Il est également prévu de mettre en place de nouvelles règles, par exemple en faisant respecter des distances minimales entre les véhicules. Par ailleurs, une étude est engagée pour compléter la liste des produits pouvant être considérés comme des matières dangereuses, notamment certains liquides ayant un fort pouvoir calorifique.

Le Figaro - Qu’apporte le rapport que vous venez de présenter ?

Jean-Claude Gayssot - Quarante et une propositions ont été formulées par les experts français et italiens. Sur cette base, un comité technique permanent de sécurité sera créé auprès de la commission intergouvernementale. Ce comité, opérationnel dès le mois de juillet, aura comme première tâche de suivre et de valider les travaux nécessaires à la remise en service du tunnel. Il donnera le feu vert à la reprise du trafic. Pour une meilleure coordination des deux sociétés concessionnaires, celles-ci devront installer immédiatement une direction technique unique et une seule direction d’exploitation, en attendant de constituer une société de gestion commune. Un plan de secours public binational sera élaboré et coordonné avec un plan de sécurité interne commun. Des exercices de secours, communs eux aussi, devront être organisés tous les deux ans. Ces premières décisions, qui relèvent de la responsabilité des concessionnaires, pourront, si nécessaire, être complétées.

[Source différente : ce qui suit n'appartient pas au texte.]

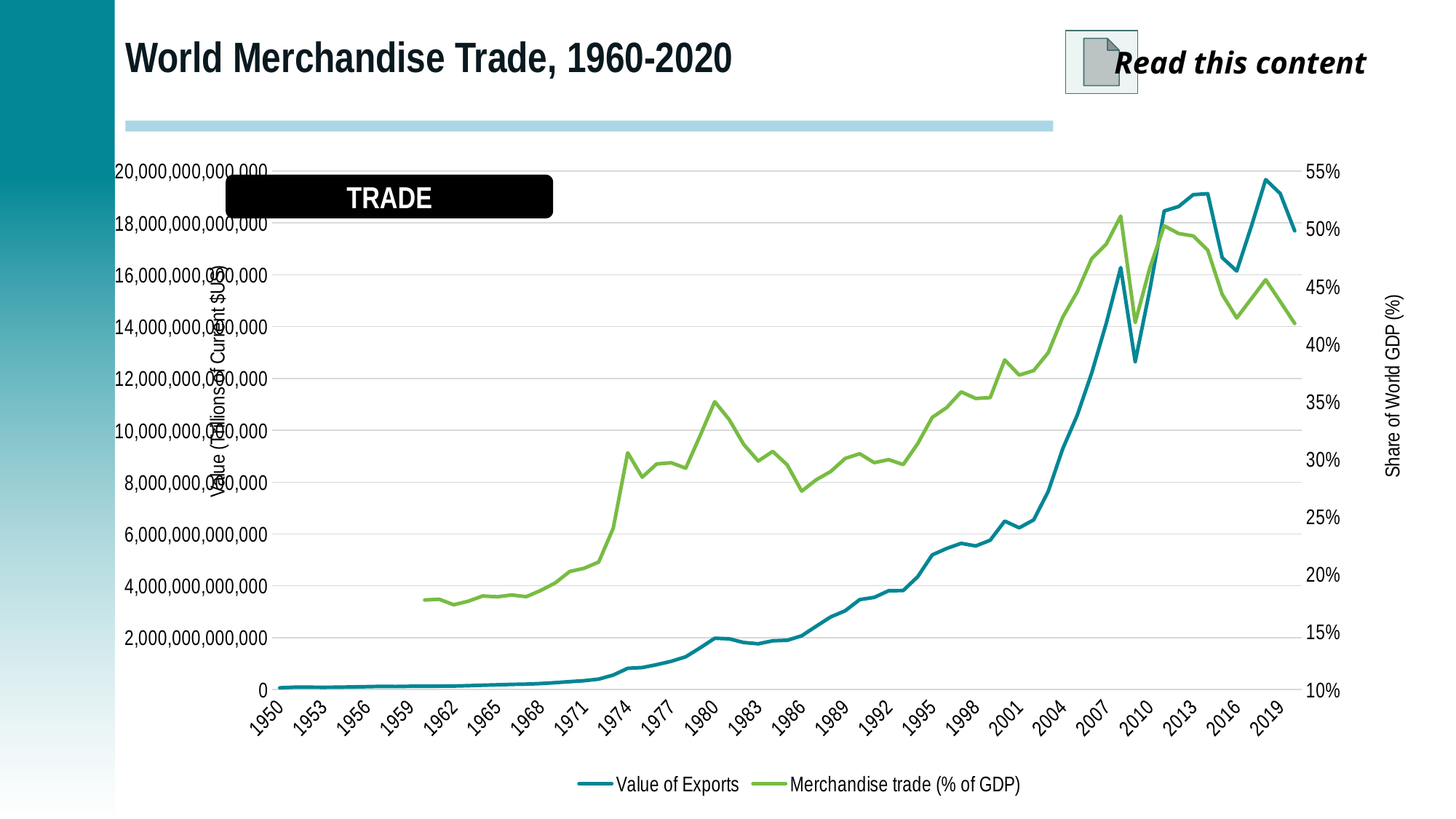
Is Merchandise trade (% of GDP) in 1986 greater or less than 30%? less What are the two series named in the legend? Value of Exports; Merchandise trade (% of GDP) Does Merchandise trade (% of GDP) rise or fall between 2019 and 2020? fall Is Merchandise trade (% of GDP) in 2020 greater or less than 45%? less Is the Value of Exports in 2016 greater or less than 14,000,000,000,000? greater How many series does the legend list? 2 What kind of chart is shown on the slide? Line chart Overall, does the Value of Exports rise or fall from 1950 to 2019? rise What is the title of the chart? World Merchandise Trade, 1960-2020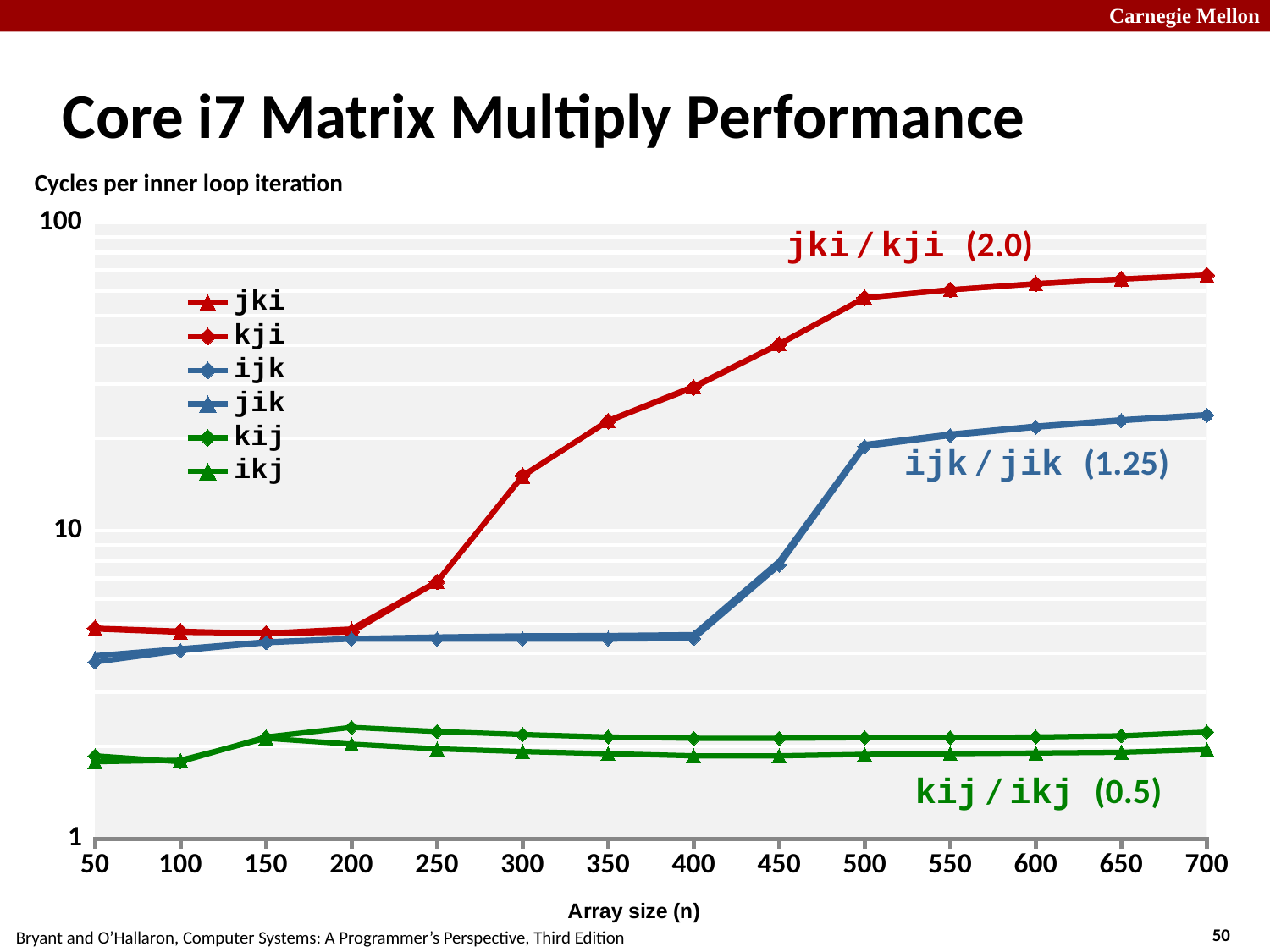
Is the value for jki at array size 50 greater or less than 10? less How many series does the legend list? 6 Is the value for jki at array size 700 greater or less than 10? greater What kind of chart is shown on the slide? line chart How many array size values are marked along the x axis? 14 At array size 700, which is larger, the value for jki or the value for ijk? jki Is the value for ijk at array size 600 greater or less than 10? greater Do the values for jki rise or fall as the array size increases from 50 to 700? rise At array size 700, which is larger, the value for kij or the value for ijk? ijk What is the label of the x axis? Array size (n)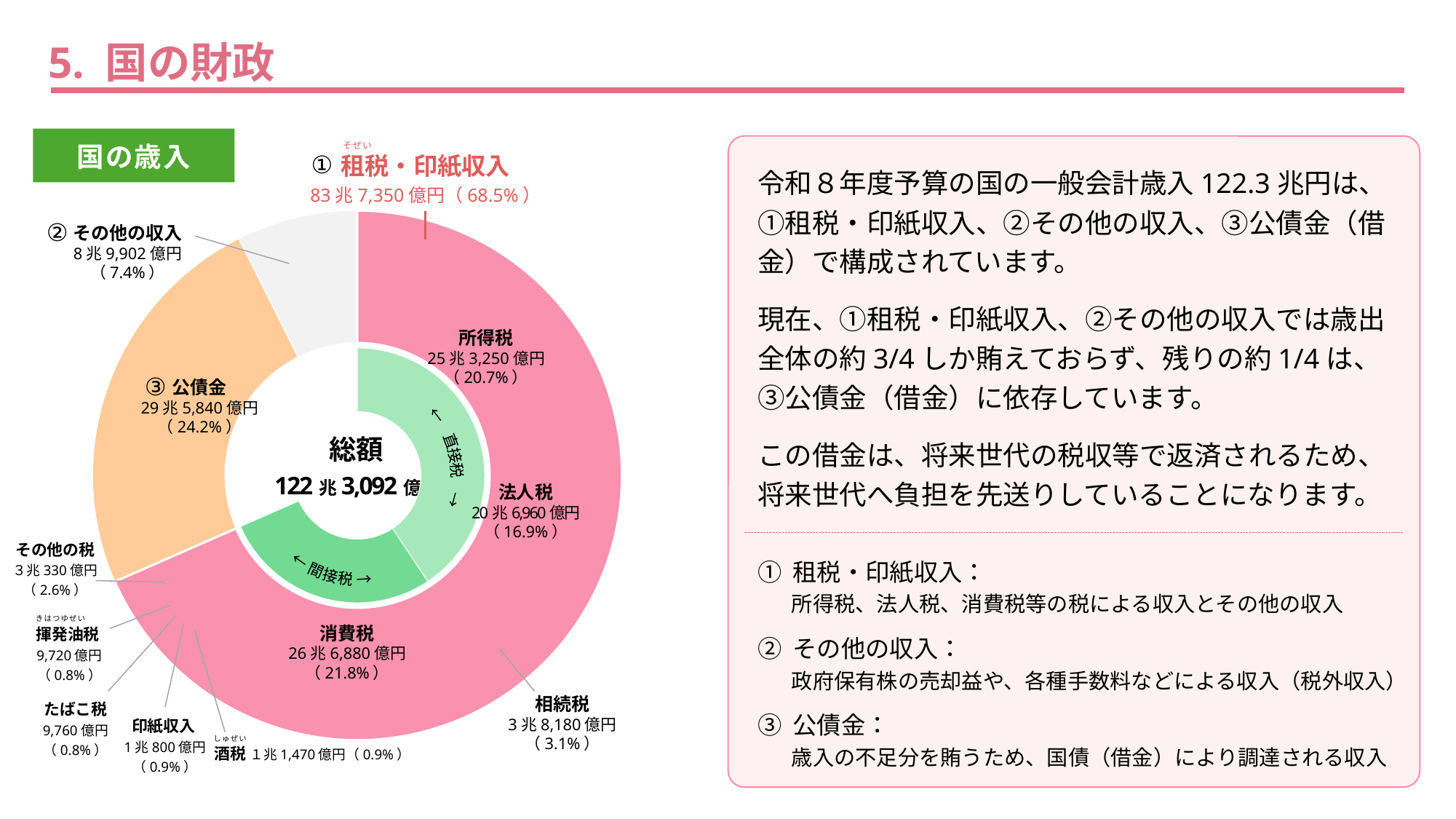
国の歳入のグラフで、所得税の割合と法人税の割合の差は何ポイントですか？ 3.8ポイント 国の歳入のグラフで、相続税の割合は何％ですか？ 3.1% 国の歳入のグラフで、所得税と法人税では、どちらの割合が大きいですか？ 所得税 国の歳入のグラフで、①租税・印紙収入の金額はいくらですか？ 83兆7,350億円 国の歳入のグラフで、③公債金の割合は何％ですか？ 24.2% 国の歳入のグラフで、消費税の金額はいくらですか？ 26兆6,880億円 国の歳入のグラフは、どのような種類のグラフですか？ 円グラフ（ドーナツグラフ） 国の歳入のグラフで、①租税・印紙収入、②その他の収入、③公債金のうち、割合が最も大きいのはどれですか？ ①租税・印紙収入 国の歳入のグラフで、②その他の収入の金額はいくらですか？ 8兆9,902億円 国の歳入のグラフの中央に示されている総額はいくらですか？ 122兆3,092億円 国の歳入のグラフで、①租税・印紙収入、②その他の収入、③公債金のうち、割合が最も小さいのはどれですか？ ②その他の収入 国の歳入のグラフで、内側の輪に示されている2つの区分は何ですか？ 直接税と間接税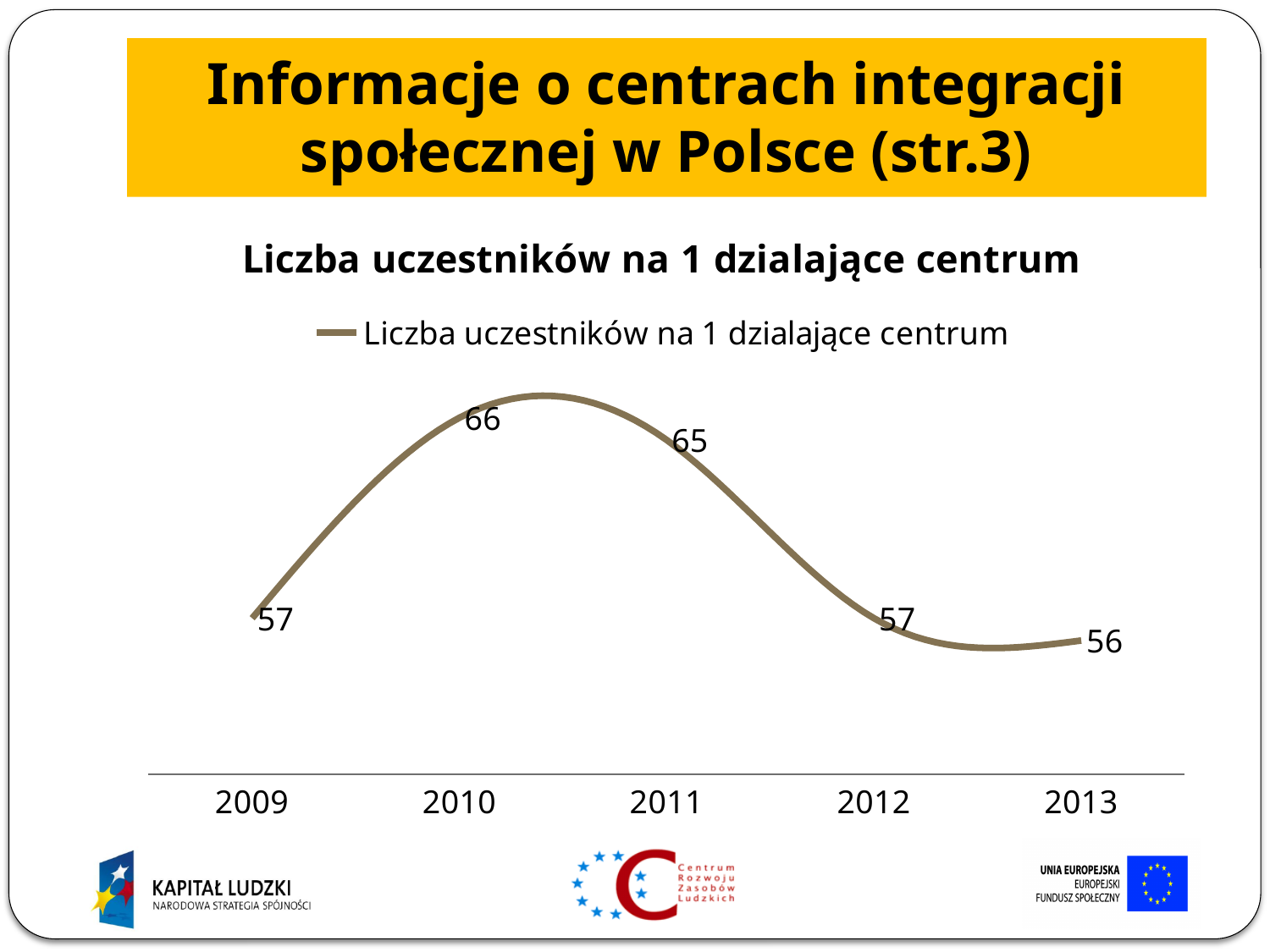
What is the difference between the values for 2010 and 2013? 10 Which year has the highest value? 2010 What kind of chart is shown? line chart What is the title of the chart? Liczba uczestników na 1 dzialające centrum How many years are plotted on the chart? 5 What is the value for 2009? 57 What is the value for 2013? 56 Which year has the lowest value? 2013 What is the value for 2011? 65 Which is larger, the value for 2011 or the value for 2012? 2011 How many series does the legend list? 1 What is the value for 2010? 66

Le Figaro - Pourquoi ce document ne dégage-t-il pas de responsabilités ?

Jean-Claude Gayssot - « Ce n’est pas son rôle. Une enquête judiciaire est en cours. Il lui appartiendra d’établir des responsabilités. La mission administrative d’expertise avait pour objectif de déterminer les circonstances de la catastrophe, les causes de son ampleur et les enseignements à en tirer. La réouverture du tunnel ne peut se faire que dans des conditions de très haut niveau de sécurité. Le rôle de ce rapport, précis et sérieux, était d’y contribuer.

Le Figaro - Comment voyez-vous l’avenir du ferroutage en France ?

Jean-Claude Gayssot - « Je souhaite voir doubler dans les dix ans, le trafic de marchandises transportées par chemin de fer. Compte tenu de la croissance attendue du transport, cela correspond au maintien de la part du marché du fret ferroviaire. C’est pourquoi, dans des zones sensibles, comme les Alpes ou les Pyrénées, il faut aller au-delà de cet objectif. Cela demande d’actionner plusieurs leviers. Agir sur l’offre en rendant le transport ferroviaire plus compétitif par rapport au transport routier. L’État doit y contribuer, en participant à la réalisation de nouvelles infrastructures, ferroutage ou transport combiné, ou en améliorant celles qui existent. Je pense, bien sûr, à la ligne grande vitesse Lyon-Turin. Mais, sans attendre, j’ai décidé de faire examiner, dans le cadre des structures existantes, la possibilité de navettes de ferroutage. Le transport combiné doit également bénéficier d’une politique de volume, analogue à celle mise en place pour les voyageurs, qui se traduisent par des baisses tarifaires. Pour lancer cette politique, une aide des pouvoirs publics se justifie. Autre levier : intégrer progressivement les coûts d’environnement et de sécurité dans les transports routiers. Enfin, je crois qu’il faut raisonner sur le plan européen et ne pas concevoir les transports comme une affaire franco-française.